- **EXCERPTED TEXT**:
Estelle Carver taught me a good lesson when she said, “When I am taking a shower and washing my body, I give thanks to the Father for my body and for the way it has served my spirit for so many years.” Ever since hearing her say that, I have followed her example by praying in the shower and thanking God for my body.

My friend Melvin Gaylard works with youth in the Farm Hill United Methodist Church in Cantonment, Florida. Melvin has no hands; his arms end at his elbows. Still he thanks God for his body and does not feel sorry for himself.  He refuses to think of himself as handicapped; somehow he makes his elbows think they are hands. Melvin’s beautiful Christian spirit inspires those who know him to get busy using their more “normal” bodies to serve the Lord.

The Psalmist teaches us not to be afraid because God knows all about us, but to invite God to reveal to us any thoughts of our hearts that we need to let God cleanse or correct. We are wise to follow his example by asking the Lord to show us any wrong paths we may have taken and to lead us to the right paths. When we are willing, the Spirit can convict us of wicked thoughts or motives and move us to repent of thinking that we could handle life without God’s help.

Thomas Merton once offered an intriguing observation about knowing God. He raised the question as to how we might fare when one day we encounter God as He really is.  If when we encounter God, He turns out to be what we have pictured him to be, then we can probably handle it. But what if, Merton says, God turns out to be different from what we have thought.

Suppose in the intense heat of his holy presence, our sham and pretense is exposed until layer after layer of our ugly deceit is burned away. Finally all that remains of us is the person we truly are. Will we be able in that holy light to endure an encounter with the living God?

Such a question may prompt us to say in despair, “No, I could not stand it!” Merton, however, teaches us that we can handle it once we realize that God knows what we really are and He loves us anyway. God knows the truth about us and he wants us to give up pretending and begin to worship him with all our hearts.

The more we get to know God, the more we love Him. The more we love Him, the more we worship Him. The more we worship Him, the less we fear being transparent. The more transparent we become, the more we can trust and love God. The more we trust and love God, the more we will reflect the image of our Lord Jesus Christ.

Since we cannot escape God, we might as well embrace Him and get to know Him so well that His love can make us all that we ought to be – and can be – by the grace of God!

- **RECORDED DATA**:
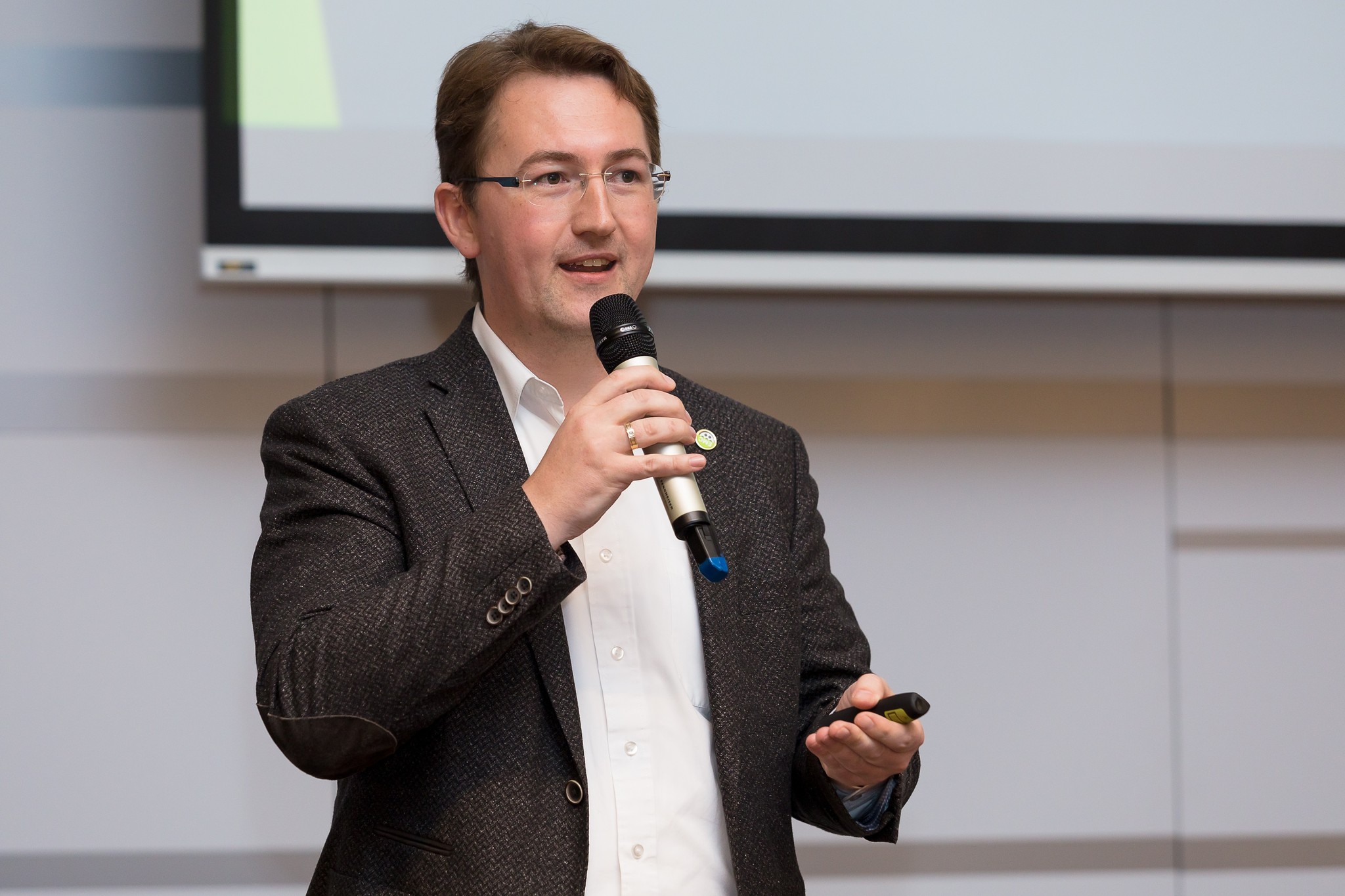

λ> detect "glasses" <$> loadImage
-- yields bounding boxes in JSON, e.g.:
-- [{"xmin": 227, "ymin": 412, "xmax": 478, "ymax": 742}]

- **WORK TO COMPLETE**:
1. List every person the reflection on knowing God mentions by full name.
2. Rewrite the part of the reflection on knowing God starting at "Thomas Merton once" and ending at "the living God?", replacing "sham" with "show".
This material has no connection to the reflection on knowing God.

- **TASK-BY-TASK ANSWERS**:
1. Estelle Carver, Melvin Gaylard, Thomas Merton

2.
Thomas Merton once offered an intriguing observation about knowing God. He raised the question as to how we might fare when one day we encounter God as He really is.  If when we encounter God, He turns out to be what we have pictured him to be, then we can probably handle it. But what if, Merton says, God turns out to be different from what we have thought.

Suppose in the intense heat of his holy presence, our show and pretense is exposed until layer after layer of our ugly deceit is burned away. Finally all that remains of us is the person we truly are. Will we be able in that holy light to endure an encounter with the living God?